Document excerpt =>
=== Section Start ===

Tuesday, September 17, 2013

Miss America brings out our true colors.




am so out of the beauty pageant loop that when I am interested enough in Miss America to Google "Miss America" something big better be happening.

For starters, I'm pissed that I just Googled "Miss America" at all, because I absolutely abhor every single thing these pageants represent. They are NOT "scholarship programs" or "enrichment opportunities" and the bottom line is, after a post-win appearance on the next day's Kelly Ripa show (target audience: no one), Miss America vanishes into obscurity until the following year, when we must all endure an interruption in our regular network programming so that yet another crop of beauties can parade around in butt glue and bra inserts in pursuit of the almighty crown. The only exceptions are the Miss Americas who end up busted on a drunken charge (a la Rima Fakih) or the ones who occasionally appear at children's hospitals or animal shelters for photo ops, even though no one remembers what their platforms were or what versions of world peace they promised to achieve (though such promises almost always involve some iteration of the phrase: "because looking better leads to doing better.")


But since everyone has been talking about the racist responses to this latest crowned beauty, I was interested in the story, and yeah, it is pretty awful. Aren't we all from "somewhere else"? My family is from Ireland and England, but neither I, nor my parents, nor their parents, nor THEIR parents ever lived in Ireland or England. It's just where we're "from." On another note, I, myself, was born in Germany. My father was stationed there in the Army, and I was born in an American Army hospital on "American soil" and am 100% American. So does where one was born impact whether one should be able to call him/herself American?


If you're going to hate on this woman - or any of these women - hate her because she makes a living, and a name for herself, by exploiting her body to win something that should be based on brains and values alone. Hate her because she is, by virtue of her "beauty queen" status, a natural role model for young girls everywhere, and she is using that power to perpetuate a patriarchal ritual that puts women on display, assembly line style, where they all look the same, with no size or shape variation, no age variations, no crooked noses or flat chests or bow legs or cellulite.


Or, better yet, wait a year, then look at what she's done with her title. See whether she is even worth hating.
Because maybe, just maybe, she'll be the first Miss America to ever actually help (not just take photographs with) sick children, or support literacy programs, or put on a pair of boots and work pants and hand out food to the poor.. Or maybe, just maybe, she will achieve world peace. And then won't all the haters feel stupid.


After all, this is the country where Casey Anthony and OJ Simpson and George Zimmerman got fair trials and, ultimately, their freedom. And they all killed people. Miss America, whoever she happens to be at any given moment, is not a public safety threat. She is merely a pastime. And sadly, this latest one is really bringing out America's true colors.

=== Section End ===

Dataset content =>
=== Section Start ===

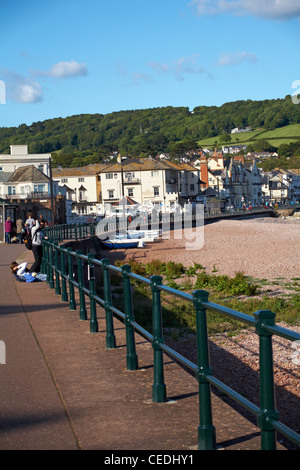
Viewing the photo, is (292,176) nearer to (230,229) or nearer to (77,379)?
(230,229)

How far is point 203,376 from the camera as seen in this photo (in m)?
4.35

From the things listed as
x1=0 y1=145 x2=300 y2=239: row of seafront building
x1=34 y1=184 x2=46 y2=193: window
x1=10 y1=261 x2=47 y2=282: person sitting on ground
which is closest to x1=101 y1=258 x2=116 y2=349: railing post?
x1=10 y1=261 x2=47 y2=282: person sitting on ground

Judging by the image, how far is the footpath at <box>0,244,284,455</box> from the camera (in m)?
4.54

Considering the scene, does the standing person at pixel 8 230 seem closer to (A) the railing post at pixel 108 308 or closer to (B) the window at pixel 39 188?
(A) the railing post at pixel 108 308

=== Section End ===
=== Section Start ===

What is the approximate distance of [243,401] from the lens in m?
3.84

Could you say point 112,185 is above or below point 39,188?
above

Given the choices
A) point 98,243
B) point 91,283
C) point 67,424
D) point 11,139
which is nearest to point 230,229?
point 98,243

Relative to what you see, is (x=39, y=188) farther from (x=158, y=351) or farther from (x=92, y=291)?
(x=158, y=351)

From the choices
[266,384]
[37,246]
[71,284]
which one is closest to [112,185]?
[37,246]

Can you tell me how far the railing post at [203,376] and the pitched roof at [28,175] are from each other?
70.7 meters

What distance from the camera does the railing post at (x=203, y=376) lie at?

=== Section End ===
=== Section Start ===

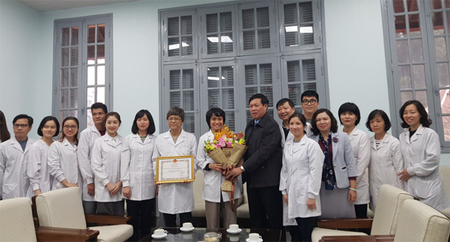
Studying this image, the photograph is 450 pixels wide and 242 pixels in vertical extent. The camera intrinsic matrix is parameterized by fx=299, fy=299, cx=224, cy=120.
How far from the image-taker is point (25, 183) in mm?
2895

=== Section End ===

Problem description =>
Where does the Miss America post say its writer was born? The entries are unrelated to the Miss America post and stand on their own.

Solution to this exercise =>
In Germany, in an American Army hospital.